Une formidable mobilisation
Le post sur Facebook de Othmane El Ferdaous, fraîchement nommé par le Roi Mohammed VI au poste de ministre de la Culture, où il annonce qu’il va débloquer les arriérés de la subvention au titre de l’exercice 2019 au profit de cinq supports, a été positivement perçu. Mais il n’a pas encore annoncé la couleur. Les acteurs du secteur s’impatientent et ne veulent pas presser les choses pour ne pas être taxés d’opportunistes.

«L’initiative de M. El Ferdaous de débloquer les arriérés des subventions de certains supports est à saluer. Elle témoigne, à mon avis, d’une prise de conscience à tous les niveaux du caractère critique de la situation. Au nom aussi de la mission qui est la nôtre d’informer l’opinion publique. Et cela, la presse marocaine l’a largement prouvé durant cette période de crise sanitaire, à travers notamment sa formidable mobilisation afin de rendre l’information aisément accessible aux lecteurs. Après la sortie de crise, il faudra peutêtre penser à exercer autrement notre métier.
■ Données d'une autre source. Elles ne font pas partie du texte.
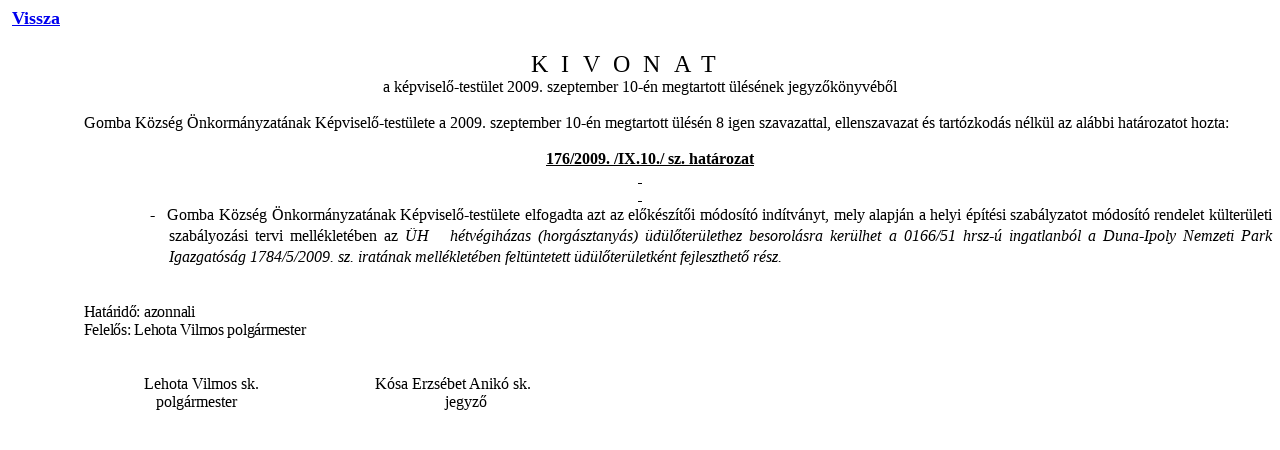

--- FILE ---
content_type: text/html
request_url: http://kozseghaza.gomba.hu/hatarozattar/hat_176_2009.htm
body_size: 5640
content:
<html>

<head>
<meta name="GENERATOR" content="Microsoft FrontPage 5.0">
<meta name="ProgId" content="FrontPage.Editor.Document">
<meta http-equiv="Content-Type" content="text/html; charset=windows-1250">
<title>176/2009. határozat</title>
<style>
<!--
 p.MsoNormal
	{mso-style-parent:"";
	margin-bottom:.0001pt;
	font-size:12.0pt;
	font-family:"Times New Roman","serif";
	font-weight:bold;
	margin-left:0cm; margin-right:0cm; margin-top:0cm}
span.docnormal1
	{font-family:"Arial","sans-serif";
	color:black}
span.MsoFootnoteReference
	{vertical-align:super}
 li.MsoNormal
	{mso-style-parent:"";
	margin-bottom:.0001pt;
	font-size:12.0pt;
	font-family:"Times New Roman","serif";
	font-weight:bold;
	margin-left:0cm; margin-right:0cm; margin-top:0cm}
 table.MsoNormalTable
	{mso-style-parent:"";
	font-size:10.0pt;
	font-family:"Times New Roman","serif"}
-->
</style>
</head>

<body>

<p class="MsoNormal"><span style="font-weight: normal">&nbsp;</span><font size="4"><a href="hatarozatok.htm">Vissza</a></font></p>
<p class="MsoNormal"><span style="font-size: 14.0pt">&nbsp;</span></p>

<p class="MsoNormal" align="center" style="text-align:center">
<span style="font-size: 18.0pt; letter-spacing: 10.0pt; font-weight: normal">
KIVONAT&nbsp; </span></p>
<p class="MsoNormal" align="center" style="text-align:center">
<span style="font-weight:normal">a képviselő-testület 2009. szeptember 10-én 
megtartott  ülésének jegyzőkönyvéből</span></p>
<p class="MsoNormal" align="center" style="text-align:center">
&nbsp;</p>
<p class="MsoNormal" style="margin-left:2.0cm;text-align:justify">
<span style="font-weight: normal">Gomba Község Önkormányzatának 
Képviselő-testülete a 2009. szeptember 10-én megtartott ülésén </span>
<span class="MsoPageNumber"><span style="font-weight:normal">8 igen szavazattal, 
ellenszavazat és tartózkodás nélkül </span></span>
<span style="font-weight: normal">az alábbi határozatot hozta:</span></p>
<p class="MsoNormal" style="text-align:justify">
<span style="font-weight: normal">&nbsp;</span></p>
<p class="MsoNormal" align="center" style="text-align:center">&nbsp;&nbsp;&nbsp;&nbsp; <u>176/2009. 
/IX.10./ sz. határozat</u></p>
<p class="MsoNormal" align="center" style="text-align:center"><u>
<span style="text-decoration: none; font-weight: normal">&nbsp;</span></u></p>
<p class="MsoNormal" align="center" style="text-align:center"><u>
<span style="text-decoration: none; font-weight: normal">&nbsp;</span></u></p>
<p class="MsoNormal" style="text-align: justify; text-indent: -14.15pt; line-height: 16.0pt; punctuation-wrap: simple; text-autospace: none; vertical-align: baseline; margin-left: 120.5pt">
<span style="font-family: Symbol; font-weight: normal">-<span style="font:7.0pt &quot;Times New Roman&quot;">&nbsp;&nbsp;&nbsp;&nbsp;
</span></span><span class="MsoPageNumber"><span style="font-weight:normal">Gomba 
Község Önkormányzatának Képviselő-testülete elfogadta azt az előkészítői 
módosító indítványt, mely alapján a helyi építési szabályzatot</span></span><span style="font-weight:normal"> 
módosító rendelet külterületi szabályozási tervi mellékletében az <i>ÜH&nbsp;&nbsp; 
hétvégiházas (horgásztanyás) üdülőterülethez besorolásra kerülhet a 0166/51 
hrsz-ú ingatlanból a Duna-Ipoly Nemzeti Park Igazgatóság 1784/5/2009. sz. 
iratának mellékletében feltüntetett üdülőterületként fejleszthető rész.</i></span></p>
<p class="MsoNormal" style="margin-left:2.0cm;text-align:justify">
<span class="MsoPageNumber"><span style="font-weight:normal">&nbsp;</span></span></p>
<p class="MsoNormal" style="margin-left:2.0cm;text-align:justify">
<span class="MsoPageNumber"><i><span style="font-weight:normal">&nbsp;</span></i></span></p>
<p class="MsoNormal" style="margin-left:2.0cm;text-align:justify">
<span style="letter-spacing:-.2pt;font-weight:normal">Határidő: azonnali</span></p>
<p class="MsoNormal" style="margin-left:2.0cm;text-align:justify">
<span style="letter-spacing:-.2pt;font-weight:normal">Felelős: Lehota Vilmos 
polgármester </span></p>
<p class="MsoNormal" style="margin-left:2.0cm;text-align:justify">
<span style="letter-spacing:-.2pt;font-weight:normal">&nbsp;</span></p>
<p class="MsoNormal" style="text-align: justify; margin-left: 2.0cm">
<span style="letter-spacing: -.2pt; font-weight: normal">&nbsp;</span></p>
<p class="MsoBodyText" style="margin-right: 2.0cm; margin-top: 0; margin-bottom: 0">
&nbsp;&nbsp;&nbsp;&nbsp;&nbsp;&nbsp;&nbsp;&nbsp;&nbsp;&nbsp;&nbsp;&nbsp;&nbsp; &nbsp;&nbsp;&nbsp;&nbsp;&nbsp;&nbsp;&nbsp;&nbsp;&nbsp;&nbsp;&nbsp;&nbsp;&nbsp;&nbsp;&nbsp;&nbsp;&nbsp;&nbsp;&nbsp; Lehota Vilmos sk.&nbsp;&nbsp;&nbsp;&nbsp;&nbsp;&nbsp;&nbsp;&nbsp;&nbsp;&nbsp;&nbsp;&nbsp;&nbsp;&nbsp;&nbsp;&nbsp;&nbsp;&nbsp; &nbsp; 
&nbsp;&nbsp;&nbsp;&nbsp;&nbsp;&nbsp;&nbsp;&nbsp;Kósa Erzsébet Anikó sk.</p>
<p class="MsoNormal" style="margin-top: 0; margin-bottom: 0">
<span style="font-weight: normal">&nbsp;&nbsp;&nbsp;&nbsp;&nbsp;&nbsp;&nbsp;&nbsp;&nbsp;&nbsp;&nbsp;&nbsp;&nbsp;&nbsp;&nbsp;&nbsp;&nbsp;&nbsp;&nbsp;&nbsp;&nbsp;&nbsp;&nbsp;&nbsp;&nbsp;&nbsp;&nbsp;&nbsp;&nbsp;&nbsp;&nbsp;&nbsp;&nbsp;&nbsp; &nbsp; 
polgármester&nbsp;&nbsp;&nbsp;&nbsp;&nbsp;&nbsp;&nbsp;&nbsp;&nbsp;&nbsp;&nbsp;&nbsp;&nbsp;&nbsp;&nbsp;&nbsp;&nbsp;&nbsp;&nbsp;&nbsp;&nbsp;&nbsp;&nbsp;&nbsp; &nbsp;&nbsp;&nbsp;&nbsp;&nbsp;&nbsp;&nbsp;&nbsp;&nbsp;&nbsp;&nbsp;&nbsp;&nbsp;&nbsp;&nbsp;&nbsp;&nbsp;&nbsp;&nbsp;&nbsp;&nbsp;&nbsp;&nbsp;&nbsp;&nbsp;&nbsp; jegyző</span></p>
<p class="MsoNormal" style="margin-top: 0; margin-bottom: 0">
<span style="font-weight: normal">&nbsp;</span></p>

</body>

</html>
Ce choc majeur subi par les entreprises de presse doit les pousser à se réinventer. Parce que d’autres chocs, il y en aura certainement», ajoute Youssef Cheikhi.

Pour Fatima Ouriaghli, le challenge pour les entreprises de presse est aujourd’hui double: exister dans deux univers différents, mais qui ont comme point commun l’existence d’une concurrence exacerbée. «Sur le Net, les entreprises de presse marocaines doivent, en plus, se disputer le petit gâteau publicitaire avec des géants du numérique comme Google ou Facebook. En boxe, c’est opposer un mi-mouche à un poids lourd. Un combat perdu d’avance, à moins que les autorités marocaines ne s’en mêlent. Elles avaient d’ailleurs entamé des démarches dans ce sens (les droits voisins)», se désole-t-elle. Pour cette patronne de presse connue pour être battante, la presse traverse actuellement une phase très difficile. Devons-nous pour autant baisser les bras? Devons-nous ranger nos plumes braillardes?, s’interroge-t-elle sur un ton amer. Heureusement, elle ne lâche pas prise. «Non, au nom de notre combat pour la pluralité des courants d’opinion», lance-t-elle.

Tout ou presque a été dit. C’est un appel à la solidarité nationale envers un secteur névralgique dans le fonctionnement quotidien de la machine étatique. La presse agonise. Il faut sauver les soldats de l’information. Sans eux, plus rien se sera comme avant. Et sous peu, le brin de la liberté d’expression ira loin, loin. La mort frappe à la porte. Ne la lui ouvrez surtout pas! Sinon, vous risquez de faire taire la presse à jamais!